(Entries excerpted from a collection)
* * * * * * *

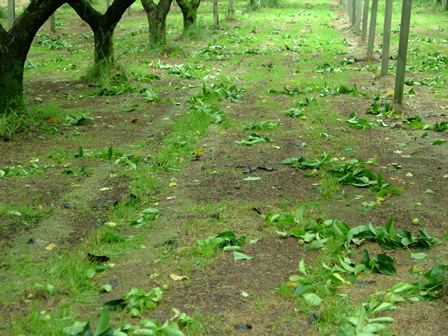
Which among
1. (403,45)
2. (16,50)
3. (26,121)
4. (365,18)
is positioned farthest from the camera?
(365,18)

* * * * * * *

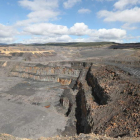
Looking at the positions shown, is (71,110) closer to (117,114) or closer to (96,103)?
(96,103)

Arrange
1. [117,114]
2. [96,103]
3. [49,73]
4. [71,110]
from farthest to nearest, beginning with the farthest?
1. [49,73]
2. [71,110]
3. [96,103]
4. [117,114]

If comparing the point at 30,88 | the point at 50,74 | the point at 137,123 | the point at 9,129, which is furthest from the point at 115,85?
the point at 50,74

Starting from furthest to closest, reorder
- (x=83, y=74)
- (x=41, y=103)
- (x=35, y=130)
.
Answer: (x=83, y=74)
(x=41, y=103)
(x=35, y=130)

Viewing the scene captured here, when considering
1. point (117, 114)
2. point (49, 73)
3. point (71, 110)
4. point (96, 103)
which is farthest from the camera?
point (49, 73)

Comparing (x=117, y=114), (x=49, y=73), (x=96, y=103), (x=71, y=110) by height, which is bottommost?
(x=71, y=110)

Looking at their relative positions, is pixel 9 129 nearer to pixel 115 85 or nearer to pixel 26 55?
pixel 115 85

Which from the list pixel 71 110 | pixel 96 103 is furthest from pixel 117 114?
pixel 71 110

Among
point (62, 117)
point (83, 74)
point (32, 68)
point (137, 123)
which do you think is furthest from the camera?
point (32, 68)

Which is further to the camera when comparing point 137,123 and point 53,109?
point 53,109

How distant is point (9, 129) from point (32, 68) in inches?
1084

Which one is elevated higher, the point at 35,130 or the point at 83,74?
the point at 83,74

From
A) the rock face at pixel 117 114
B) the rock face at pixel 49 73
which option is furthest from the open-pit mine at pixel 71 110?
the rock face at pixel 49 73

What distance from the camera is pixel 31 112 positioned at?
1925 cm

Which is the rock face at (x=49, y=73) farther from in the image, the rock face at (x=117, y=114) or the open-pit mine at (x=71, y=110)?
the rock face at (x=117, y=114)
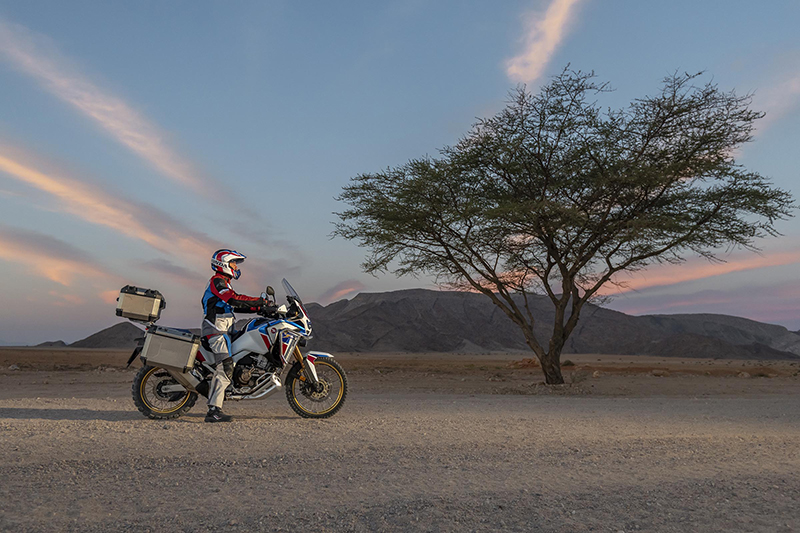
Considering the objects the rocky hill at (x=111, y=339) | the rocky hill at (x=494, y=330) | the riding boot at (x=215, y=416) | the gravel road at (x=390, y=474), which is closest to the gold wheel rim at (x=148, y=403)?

* * * * * * *

● THE PROBLEM:
Find every line in the entries above that contains the word "positioned", and copy each of those lines. Case matters.

● EXERCISE OUTPUT:
is positioned farthest from the camera?
What distance from the camera is pixel 31 112 positioned at?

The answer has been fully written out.